Quartz
- Available in: English
- Owner: Redbrick
- Key people: Jay Lauf; Zach Seward; Kate Weber;
- Revenue: ▼$26.9 million (2019)
- Net income: -$18.4 million (2019)
- Website: qz.com
- Commercial: Yes
- Launched: September 24, 2012; 13 years ago

= Quartz (publication) =

American business news organization

Quartz is an American English language news website owned by Redbrick, a Canadian software firm.

Focused on international business news, it was founded in 2012 by Atlantic Media in New York City as a "digitally native news outlet for business people in the new global economy". Quartz implemented a paywall from 2019 to 2022.

==History==
On September 24, 2012, Quartz launched its website, designed to deliver content primarily to mobile and tablet users. Its founding team members were from news organizations including Bloomberg, The Economist, The New York Times, and The Wall Street Journal.

The publication was initially led by Kevin Delaney, a former managing director of WSJ.com, Zach Seward, a former WSJ social media editor, and Gideon Lichfield, a global news editor from The Economist, among other editors.

With its main office in New York, it also had correspondents and staff reporters based in Hong Kong, India, London, Los Angeles, Thailand, Washington DC, and elsewhere. According to its website at the time, Quartzs team reported in 115 countries and spoke 19 languages.

In 2015, a year after expanding into India and launching Quartz India, it launched the Africa-focused Quartz Africa and the chart-building platform Atlas. Meanwhile, it launched publications specifically for Hong Kong, Japan, and the United Arab Emirates. According to Ad Age, Quartz made around $30 million in revenue in 2016, and employed 175 people.

With its website registering approximately 22 million unique users in August, Quartz saw its revenue decrease to $27.6 million as advertising spending declined. Approximately 700,000 people subscribed to its roster of email newsletters, including its flagship Daily Brief.

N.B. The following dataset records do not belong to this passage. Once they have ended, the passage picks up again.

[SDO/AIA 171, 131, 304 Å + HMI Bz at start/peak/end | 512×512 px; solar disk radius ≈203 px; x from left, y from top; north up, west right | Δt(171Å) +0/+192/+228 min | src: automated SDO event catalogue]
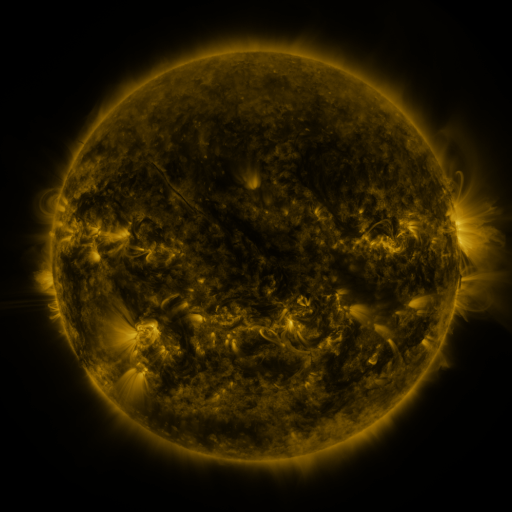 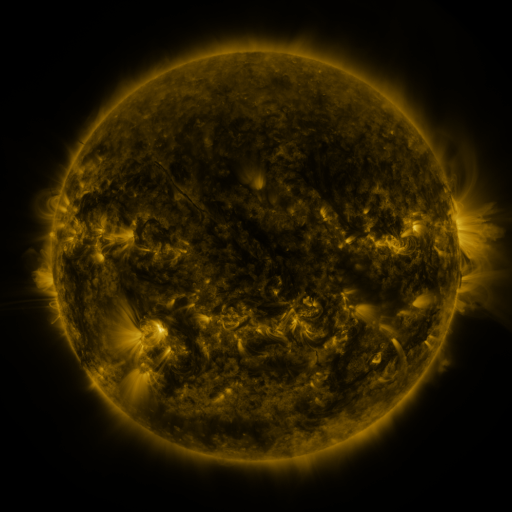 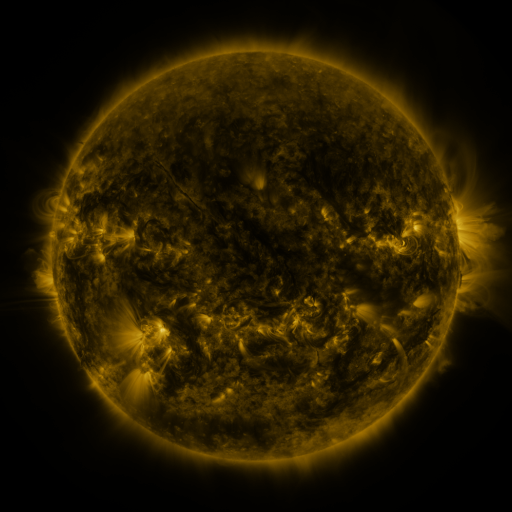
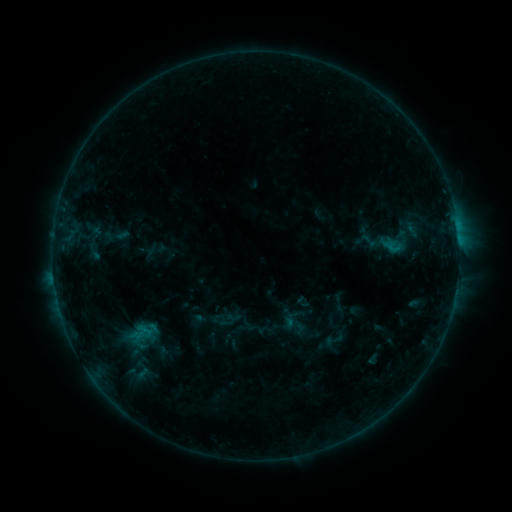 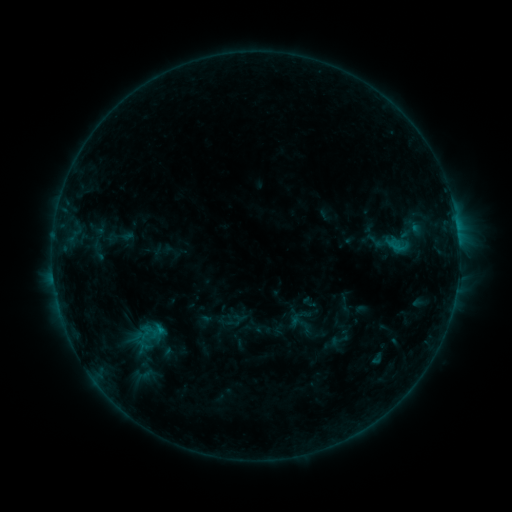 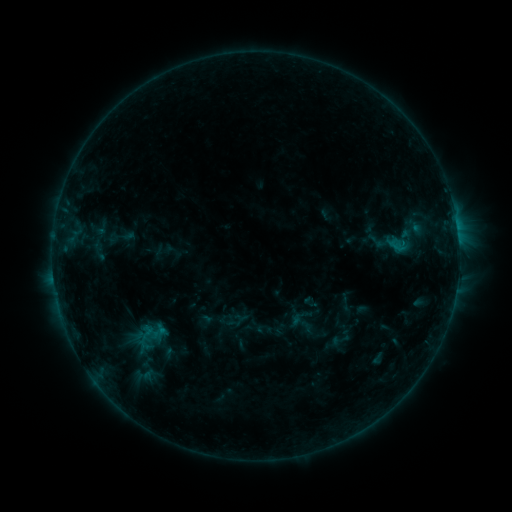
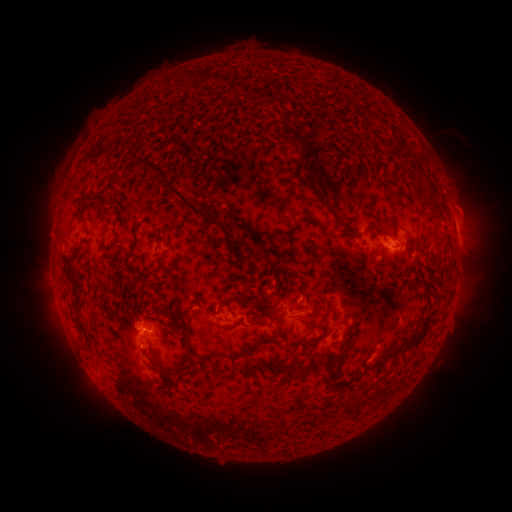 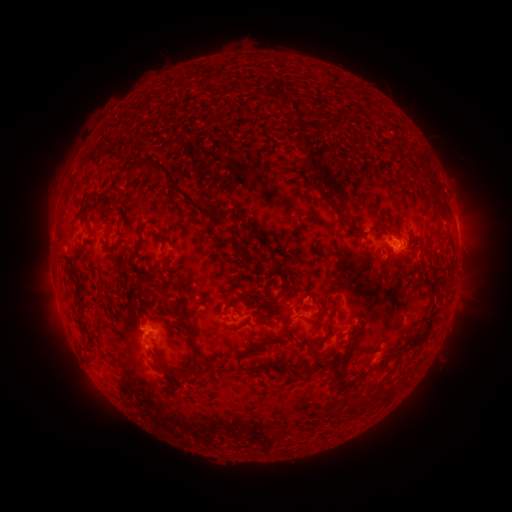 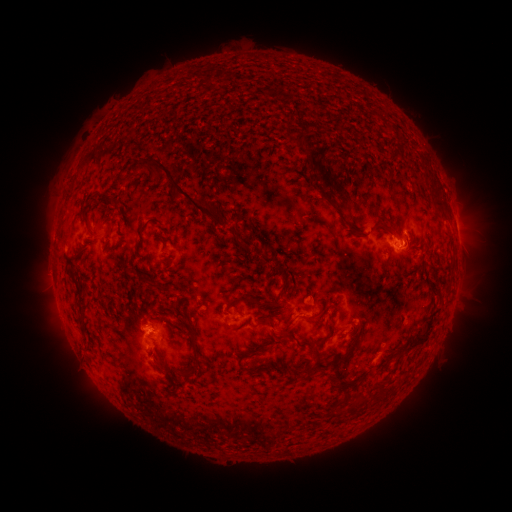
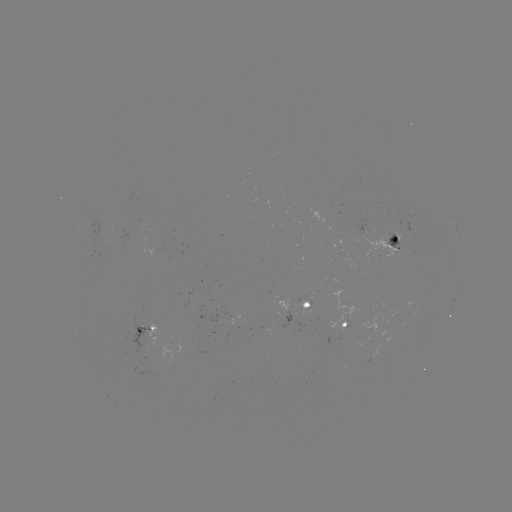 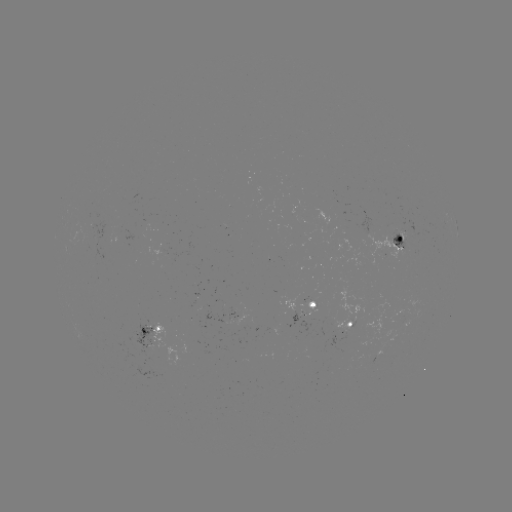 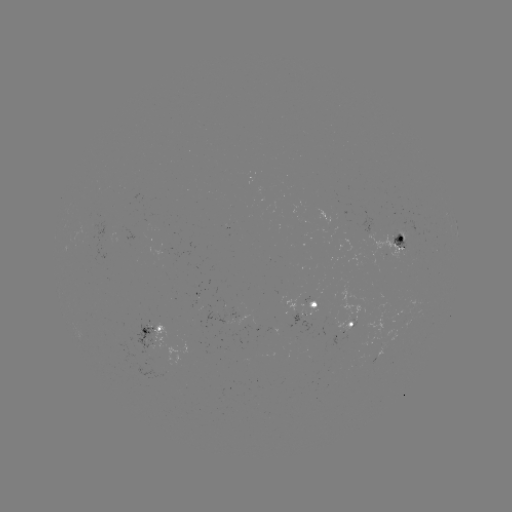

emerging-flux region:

In 2018, Japanese company Uzabase (Japanese: ユーザベース) acquired Quartz from Atlantic Media for $86 million. In October 2019, when Seward became the site's new CEO after then co-CEO and editor-in-chief Delaney resigned, Quartz had its app removed by Apple from its Chinese App Store, as part of the Great Firewall, for reporting on the 2019–20 Hong Kong protests.

Revenue fell from $11.6 million in the first half of 2019 to $5 million in the first half of 2020. After being sold by Uzabase to the publication's staff in November 2020, the site was acquired by G/O Media in April 2022.

In January 2025, a year after Quartz India was shut down, the site drew controversy for publishing content written by artificial intelligence. A G/O Media spokesperson called their AI reporting tools "purely experimental."

In April 2025, G/O Media sold Quartz and sister site The Inventory to Redbrick, a Canadian software firm. Ten out of twelve Quartz newsroom employees were then let go.

==Content==
Quartz is structured around a collection of phenomena or what it calls "obsessions" instead of "beats", preferring news stories or reports to be either short or long rather than middle of the road or average.

Quartz often uses charts, created through its Chartbuilder tool, which forms the basis of its Atlas platform. Chartbuilder has been used by other media organizations, including CNBC, FiveThirtyEight, NBC News, New Hampshire Public Radio, NPR, The New Yorker, The Press-Enterprise, and The Wall Street Journal.

In December 2024, a ChatGPT tool used to write hundreds of daily articles on securities and exchange filings for the past year was shut down because it would sometimes publish incorrect names and figures that actually belonged to other companies. As of January 2025 Quartz had expanded its use of generative AI to publish lengthier articles with disclaimers about potential inaccuracies due to the use of experimental technology. These articles summarize other sources, which are often mangled or misrepresented, and in some cases are themselves AI-generated.